● **Passage**
>> start

You can read our Modern Divsion rules on pages 130-131 of our rulebook and you will see it's not even listed as part of the roadster division. You will also notice that if you go to the end of the Modern division and look at the classes listed in roadster, you will also see that the Roadster In Hand Class doesn't even have a stakes class. As in the AMHR National show, this same class for our Modern ponies at the ASPC Congress is also very popular to watch. One fella who has won just about every year since I have been attending congress is in his 70's, his pony is close to 21 years old and knows how to steal the show! They give the younger ones a run for their money!

So to answer your question...no you don't have to have a roadster cart and harness to participate in this class. The only requirement is that you wear roadster silks and your pony must be braided for the class. I look for this class to grow in popularity at the AMHR Nationals.

Karen


----------



## ckmini (Mar 1, 2009)

Karen, yep I knew it was non-rated. I was just wondering if you had to first show in a roadster class at congress in order to show in the in-hand class (as it was at Nationals).

Thanks


----------



## ahrobertspony (Mar 1, 2009)

PLEASE READ THE RULE BOOK ...

Yes! For Modern Shetlands, it IS a requirement that the pony be driven in a Roadster class at the same show. (See Part 11, Item P, page 120.). Although a separate class, this class is specificially for roadster driving animals. Since I was around back when the rule was made ...it wasn't JUST about fun ... although it is a lot of fun and people really, really enjoy it. And, it wasn't JUST another halter class ... hence the requirement. ROADSTER ponies are supposed to be the ponies in a ROADSTER in hand class.

>> end

● **Task instructions**
1. According to the roadster thread, on which pages of the rulebook are the Modern Division rules found?
2. Pick up the roadster thread after its final sentence and keep writing it.
The records that come next are separate material and unrelated to the roadster thread.

● **Records provided**
>> start

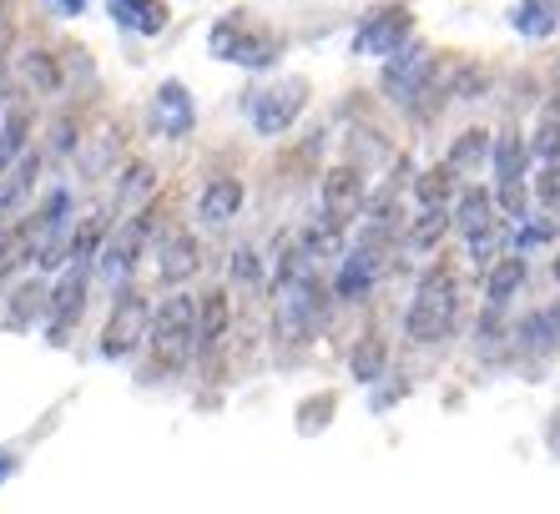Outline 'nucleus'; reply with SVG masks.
I'll use <instances>...</instances> for the list:
<instances>
[{
  "label": "nucleus",
  "instance_id": "obj_1",
  "mask_svg": "<svg viewBox=\"0 0 560 514\" xmlns=\"http://www.w3.org/2000/svg\"><path fill=\"white\" fill-rule=\"evenodd\" d=\"M455 323H459V272L450 262H434L415 283V297H409L405 313V338L419 348H434L455 334Z\"/></svg>",
  "mask_w": 560,
  "mask_h": 514
},
{
  "label": "nucleus",
  "instance_id": "obj_10",
  "mask_svg": "<svg viewBox=\"0 0 560 514\" xmlns=\"http://www.w3.org/2000/svg\"><path fill=\"white\" fill-rule=\"evenodd\" d=\"M369 207V182H364V167H353V162H343V167H334L324 177V192H318V212H324L328 222H339V227H349V222L364 218Z\"/></svg>",
  "mask_w": 560,
  "mask_h": 514
},
{
  "label": "nucleus",
  "instance_id": "obj_21",
  "mask_svg": "<svg viewBox=\"0 0 560 514\" xmlns=\"http://www.w3.org/2000/svg\"><path fill=\"white\" fill-rule=\"evenodd\" d=\"M450 222H455L450 218V207H424L415 222H405V237H399V243H405L409 253H430L444 232H450Z\"/></svg>",
  "mask_w": 560,
  "mask_h": 514
},
{
  "label": "nucleus",
  "instance_id": "obj_31",
  "mask_svg": "<svg viewBox=\"0 0 560 514\" xmlns=\"http://www.w3.org/2000/svg\"><path fill=\"white\" fill-rule=\"evenodd\" d=\"M81 147V121L77 116H56L51 121V156H71Z\"/></svg>",
  "mask_w": 560,
  "mask_h": 514
},
{
  "label": "nucleus",
  "instance_id": "obj_29",
  "mask_svg": "<svg viewBox=\"0 0 560 514\" xmlns=\"http://www.w3.org/2000/svg\"><path fill=\"white\" fill-rule=\"evenodd\" d=\"M228 268H233V283H243V288H258L262 278H268V268H262V253L253 243H237Z\"/></svg>",
  "mask_w": 560,
  "mask_h": 514
},
{
  "label": "nucleus",
  "instance_id": "obj_7",
  "mask_svg": "<svg viewBox=\"0 0 560 514\" xmlns=\"http://www.w3.org/2000/svg\"><path fill=\"white\" fill-rule=\"evenodd\" d=\"M147 323H152L147 297L137 293V283H121L117 297H112V318L102 328V359H112V363L131 359V348L147 338Z\"/></svg>",
  "mask_w": 560,
  "mask_h": 514
},
{
  "label": "nucleus",
  "instance_id": "obj_32",
  "mask_svg": "<svg viewBox=\"0 0 560 514\" xmlns=\"http://www.w3.org/2000/svg\"><path fill=\"white\" fill-rule=\"evenodd\" d=\"M26 131H31V112H11V116H5L0 137H5V152H11V156L26 152Z\"/></svg>",
  "mask_w": 560,
  "mask_h": 514
},
{
  "label": "nucleus",
  "instance_id": "obj_30",
  "mask_svg": "<svg viewBox=\"0 0 560 514\" xmlns=\"http://www.w3.org/2000/svg\"><path fill=\"white\" fill-rule=\"evenodd\" d=\"M530 156L535 162H560V112H550L530 137Z\"/></svg>",
  "mask_w": 560,
  "mask_h": 514
},
{
  "label": "nucleus",
  "instance_id": "obj_27",
  "mask_svg": "<svg viewBox=\"0 0 560 514\" xmlns=\"http://www.w3.org/2000/svg\"><path fill=\"white\" fill-rule=\"evenodd\" d=\"M349 369H353L359 384H378V378H384V343H378V334H364L359 343H353Z\"/></svg>",
  "mask_w": 560,
  "mask_h": 514
},
{
  "label": "nucleus",
  "instance_id": "obj_19",
  "mask_svg": "<svg viewBox=\"0 0 560 514\" xmlns=\"http://www.w3.org/2000/svg\"><path fill=\"white\" fill-rule=\"evenodd\" d=\"M510 26L525 40H550L560 31V0H515Z\"/></svg>",
  "mask_w": 560,
  "mask_h": 514
},
{
  "label": "nucleus",
  "instance_id": "obj_8",
  "mask_svg": "<svg viewBox=\"0 0 560 514\" xmlns=\"http://www.w3.org/2000/svg\"><path fill=\"white\" fill-rule=\"evenodd\" d=\"M192 127H197L192 91L183 81H162L152 91V102H147V131L162 137V142H183V137H192Z\"/></svg>",
  "mask_w": 560,
  "mask_h": 514
},
{
  "label": "nucleus",
  "instance_id": "obj_25",
  "mask_svg": "<svg viewBox=\"0 0 560 514\" xmlns=\"http://www.w3.org/2000/svg\"><path fill=\"white\" fill-rule=\"evenodd\" d=\"M455 177L459 172L444 162V167H430V172H419L415 177V197L419 207H450V197H455Z\"/></svg>",
  "mask_w": 560,
  "mask_h": 514
},
{
  "label": "nucleus",
  "instance_id": "obj_6",
  "mask_svg": "<svg viewBox=\"0 0 560 514\" xmlns=\"http://www.w3.org/2000/svg\"><path fill=\"white\" fill-rule=\"evenodd\" d=\"M434 81H440V56H434L430 46H405V51H394L389 61H384L378 86H384V96H389L394 106H415L419 96L434 91Z\"/></svg>",
  "mask_w": 560,
  "mask_h": 514
},
{
  "label": "nucleus",
  "instance_id": "obj_11",
  "mask_svg": "<svg viewBox=\"0 0 560 514\" xmlns=\"http://www.w3.org/2000/svg\"><path fill=\"white\" fill-rule=\"evenodd\" d=\"M378 247H369V243H353V247H343V257H339V268H334V293L343 297V303H364L369 293H374V283H378Z\"/></svg>",
  "mask_w": 560,
  "mask_h": 514
},
{
  "label": "nucleus",
  "instance_id": "obj_17",
  "mask_svg": "<svg viewBox=\"0 0 560 514\" xmlns=\"http://www.w3.org/2000/svg\"><path fill=\"white\" fill-rule=\"evenodd\" d=\"M106 15L121 31H137V36H162L172 21L167 0H106Z\"/></svg>",
  "mask_w": 560,
  "mask_h": 514
},
{
  "label": "nucleus",
  "instance_id": "obj_12",
  "mask_svg": "<svg viewBox=\"0 0 560 514\" xmlns=\"http://www.w3.org/2000/svg\"><path fill=\"white\" fill-rule=\"evenodd\" d=\"M399 237H405V202H399V182H394V187H384V192L364 207V218H359V243L384 253V247L399 243Z\"/></svg>",
  "mask_w": 560,
  "mask_h": 514
},
{
  "label": "nucleus",
  "instance_id": "obj_38",
  "mask_svg": "<svg viewBox=\"0 0 560 514\" xmlns=\"http://www.w3.org/2000/svg\"><path fill=\"white\" fill-rule=\"evenodd\" d=\"M0 172H5V167H0Z\"/></svg>",
  "mask_w": 560,
  "mask_h": 514
},
{
  "label": "nucleus",
  "instance_id": "obj_3",
  "mask_svg": "<svg viewBox=\"0 0 560 514\" xmlns=\"http://www.w3.org/2000/svg\"><path fill=\"white\" fill-rule=\"evenodd\" d=\"M147 348L162 369H187L197 353V297L192 293H172L152 308L147 323Z\"/></svg>",
  "mask_w": 560,
  "mask_h": 514
},
{
  "label": "nucleus",
  "instance_id": "obj_18",
  "mask_svg": "<svg viewBox=\"0 0 560 514\" xmlns=\"http://www.w3.org/2000/svg\"><path fill=\"white\" fill-rule=\"evenodd\" d=\"M530 268H525V253H505L485 268V308H505L510 297L525 288Z\"/></svg>",
  "mask_w": 560,
  "mask_h": 514
},
{
  "label": "nucleus",
  "instance_id": "obj_23",
  "mask_svg": "<svg viewBox=\"0 0 560 514\" xmlns=\"http://www.w3.org/2000/svg\"><path fill=\"white\" fill-rule=\"evenodd\" d=\"M106 237H112V222H106V212L81 218L77 232H71V262H96V253H102Z\"/></svg>",
  "mask_w": 560,
  "mask_h": 514
},
{
  "label": "nucleus",
  "instance_id": "obj_35",
  "mask_svg": "<svg viewBox=\"0 0 560 514\" xmlns=\"http://www.w3.org/2000/svg\"><path fill=\"white\" fill-rule=\"evenodd\" d=\"M5 96H11V56L0 51V102H5Z\"/></svg>",
  "mask_w": 560,
  "mask_h": 514
},
{
  "label": "nucleus",
  "instance_id": "obj_13",
  "mask_svg": "<svg viewBox=\"0 0 560 514\" xmlns=\"http://www.w3.org/2000/svg\"><path fill=\"white\" fill-rule=\"evenodd\" d=\"M197 268H202V247L187 227H167L156 237V278L167 288H183Z\"/></svg>",
  "mask_w": 560,
  "mask_h": 514
},
{
  "label": "nucleus",
  "instance_id": "obj_5",
  "mask_svg": "<svg viewBox=\"0 0 560 514\" xmlns=\"http://www.w3.org/2000/svg\"><path fill=\"white\" fill-rule=\"evenodd\" d=\"M303 106H308V81L288 77V81H273V86L248 91L243 112H248V121H253L258 137H283V131L303 116Z\"/></svg>",
  "mask_w": 560,
  "mask_h": 514
},
{
  "label": "nucleus",
  "instance_id": "obj_26",
  "mask_svg": "<svg viewBox=\"0 0 560 514\" xmlns=\"http://www.w3.org/2000/svg\"><path fill=\"white\" fill-rule=\"evenodd\" d=\"M490 77H485L480 61H455V71L444 77V91H450V102H480Z\"/></svg>",
  "mask_w": 560,
  "mask_h": 514
},
{
  "label": "nucleus",
  "instance_id": "obj_24",
  "mask_svg": "<svg viewBox=\"0 0 560 514\" xmlns=\"http://www.w3.org/2000/svg\"><path fill=\"white\" fill-rule=\"evenodd\" d=\"M21 77L31 81V91H40V96H56L61 91V61H56L51 51H26L21 56Z\"/></svg>",
  "mask_w": 560,
  "mask_h": 514
},
{
  "label": "nucleus",
  "instance_id": "obj_33",
  "mask_svg": "<svg viewBox=\"0 0 560 514\" xmlns=\"http://www.w3.org/2000/svg\"><path fill=\"white\" fill-rule=\"evenodd\" d=\"M86 5H92V0H51V11H56V15H81Z\"/></svg>",
  "mask_w": 560,
  "mask_h": 514
},
{
  "label": "nucleus",
  "instance_id": "obj_9",
  "mask_svg": "<svg viewBox=\"0 0 560 514\" xmlns=\"http://www.w3.org/2000/svg\"><path fill=\"white\" fill-rule=\"evenodd\" d=\"M86 268H92V262H66L56 288H51V303H46V338H51L56 348L66 343V334H71L81 323V313H86Z\"/></svg>",
  "mask_w": 560,
  "mask_h": 514
},
{
  "label": "nucleus",
  "instance_id": "obj_14",
  "mask_svg": "<svg viewBox=\"0 0 560 514\" xmlns=\"http://www.w3.org/2000/svg\"><path fill=\"white\" fill-rule=\"evenodd\" d=\"M40 167H46L40 152H21L5 162V172H0V218H21L26 212L31 192L40 187Z\"/></svg>",
  "mask_w": 560,
  "mask_h": 514
},
{
  "label": "nucleus",
  "instance_id": "obj_16",
  "mask_svg": "<svg viewBox=\"0 0 560 514\" xmlns=\"http://www.w3.org/2000/svg\"><path fill=\"white\" fill-rule=\"evenodd\" d=\"M228 328H233V293L228 288H212V293H202V303H197V353H218L222 338H228Z\"/></svg>",
  "mask_w": 560,
  "mask_h": 514
},
{
  "label": "nucleus",
  "instance_id": "obj_37",
  "mask_svg": "<svg viewBox=\"0 0 560 514\" xmlns=\"http://www.w3.org/2000/svg\"><path fill=\"white\" fill-rule=\"evenodd\" d=\"M550 272H556V283H560V257H556V262H550Z\"/></svg>",
  "mask_w": 560,
  "mask_h": 514
},
{
  "label": "nucleus",
  "instance_id": "obj_36",
  "mask_svg": "<svg viewBox=\"0 0 560 514\" xmlns=\"http://www.w3.org/2000/svg\"><path fill=\"white\" fill-rule=\"evenodd\" d=\"M5 162H11V152H5V137H0V167H5Z\"/></svg>",
  "mask_w": 560,
  "mask_h": 514
},
{
  "label": "nucleus",
  "instance_id": "obj_28",
  "mask_svg": "<svg viewBox=\"0 0 560 514\" xmlns=\"http://www.w3.org/2000/svg\"><path fill=\"white\" fill-rule=\"evenodd\" d=\"M46 303H51V293H46L40 283H26L21 293H15L11 308H5V328H31V318H36Z\"/></svg>",
  "mask_w": 560,
  "mask_h": 514
},
{
  "label": "nucleus",
  "instance_id": "obj_20",
  "mask_svg": "<svg viewBox=\"0 0 560 514\" xmlns=\"http://www.w3.org/2000/svg\"><path fill=\"white\" fill-rule=\"evenodd\" d=\"M156 192V167L152 162H131V167H121L117 177V207L121 212H137V207H147Z\"/></svg>",
  "mask_w": 560,
  "mask_h": 514
},
{
  "label": "nucleus",
  "instance_id": "obj_15",
  "mask_svg": "<svg viewBox=\"0 0 560 514\" xmlns=\"http://www.w3.org/2000/svg\"><path fill=\"white\" fill-rule=\"evenodd\" d=\"M243 182L237 177H208L202 182V192H197V207H192V218L202 222V227H228V222L243 212Z\"/></svg>",
  "mask_w": 560,
  "mask_h": 514
},
{
  "label": "nucleus",
  "instance_id": "obj_2",
  "mask_svg": "<svg viewBox=\"0 0 560 514\" xmlns=\"http://www.w3.org/2000/svg\"><path fill=\"white\" fill-rule=\"evenodd\" d=\"M208 51L228 66H243V71H262V66H273L278 51H283V40L278 31L258 26L248 11H228L212 21L208 31Z\"/></svg>",
  "mask_w": 560,
  "mask_h": 514
},
{
  "label": "nucleus",
  "instance_id": "obj_22",
  "mask_svg": "<svg viewBox=\"0 0 560 514\" xmlns=\"http://www.w3.org/2000/svg\"><path fill=\"white\" fill-rule=\"evenodd\" d=\"M490 147H495V137H490V131H480V127L459 131L455 147H450V167H455L459 177H465V172L490 167Z\"/></svg>",
  "mask_w": 560,
  "mask_h": 514
},
{
  "label": "nucleus",
  "instance_id": "obj_34",
  "mask_svg": "<svg viewBox=\"0 0 560 514\" xmlns=\"http://www.w3.org/2000/svg\"><path fill=\"white\" fill-rule=\"evenodd\" d=\"M15 469H21V459H15V449H0V484H5V479H11Z\"/></svg>",
  "mask_w": 560,
  "mask_h": 514
},
{
  "label": "nucleus",
  "instance_id": "obj_4",
  "mask_svg": "<svg viewBox=\"0 0 560 514\" xmlns=\"http://www.w3.org/2000/svg\"><path fill=\"white\" fill-rule=\"evenodd\" d=\"M409 40H415V11H409L405 0H384V5H369L359 15L349 46L364 61H389L394 51H405Z\"/></svg>",
  "mask_w": 560,
  "mask_h": 514
}]
</instances>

>> end

● **In response**
1. Pages 130-131.

2.
I can't speak to what they let happen in a non-rated class at AMHR Nationals. But, I can tell you, you will be protested at a PONY show if someone realizes you didn't show in a roadster class. I was once protested because I didn't show in the OPEN class and the protestor wasn't on the grounds when I instead showed in Ladies roadster... hence, they didn't think I'd driven at this show ... even though this was a very well-known HoF and World Champion roadster pony.

AHR

(member of the Modern committee)

(showing in roadster in hand since the late 80s)


----------



## justanothercowgirl (Mar 1, 2009)

The In-Hand Roadster horses at Nationals last year were required to show in a driven Roadster class as per the "Modern" rules on the class.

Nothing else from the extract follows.